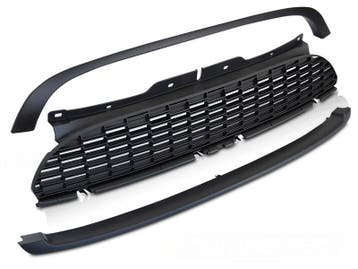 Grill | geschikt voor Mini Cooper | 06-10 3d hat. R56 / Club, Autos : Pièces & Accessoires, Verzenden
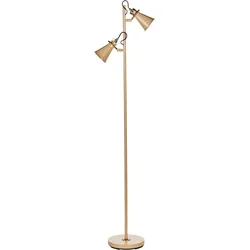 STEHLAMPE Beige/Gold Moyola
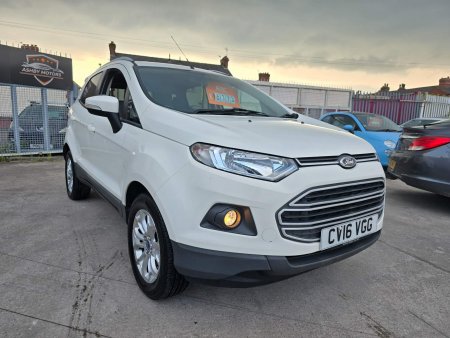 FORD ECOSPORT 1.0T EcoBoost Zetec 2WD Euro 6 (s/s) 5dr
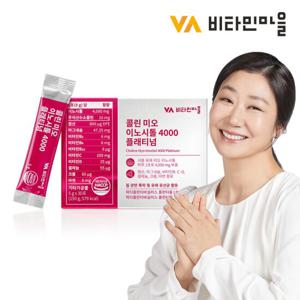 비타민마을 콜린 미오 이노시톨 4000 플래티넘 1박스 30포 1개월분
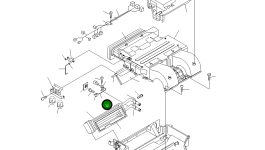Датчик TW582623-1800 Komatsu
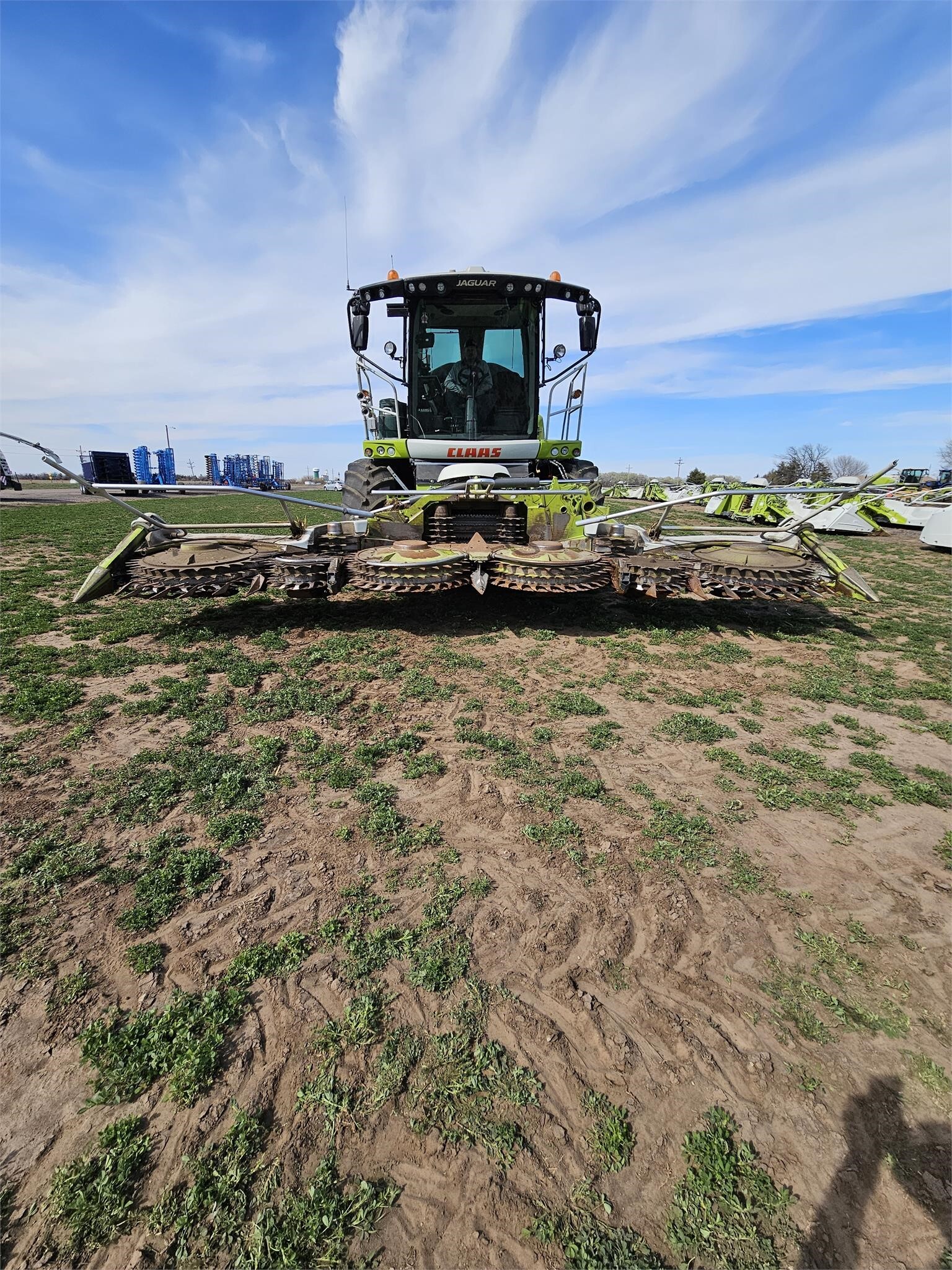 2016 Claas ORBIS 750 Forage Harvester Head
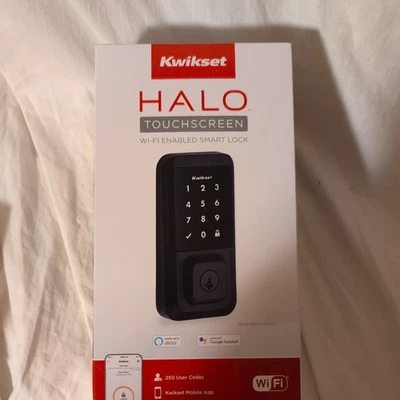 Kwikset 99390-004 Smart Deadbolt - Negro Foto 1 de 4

■ **Problem statement**
Repeat all of the entries word for word, but omit the pictures.

■ **Task solution**
 Grill | geschikt voor Mini Cooper | 06-10 3d hat. R56 / Club, Autos : Pièces & Accessoires, Verzenden
 STEHLAMPE Beige/Gold Moyola
 FORD ECOSPORT 1.0T EcoBoost Zetec 2WD Euro 6 (s/s) 5dr
 비타민마을 콜린 미오 이노시톨 4000 플래티넘 1박스 30포 1개월분
Датчик TW582623-1800 Komatsu
 2016 Claas ORBIS 750 Forage Harvester Head
 Kwikset 99390-004 Smart Deadbolt - Negro Foto 1 de 4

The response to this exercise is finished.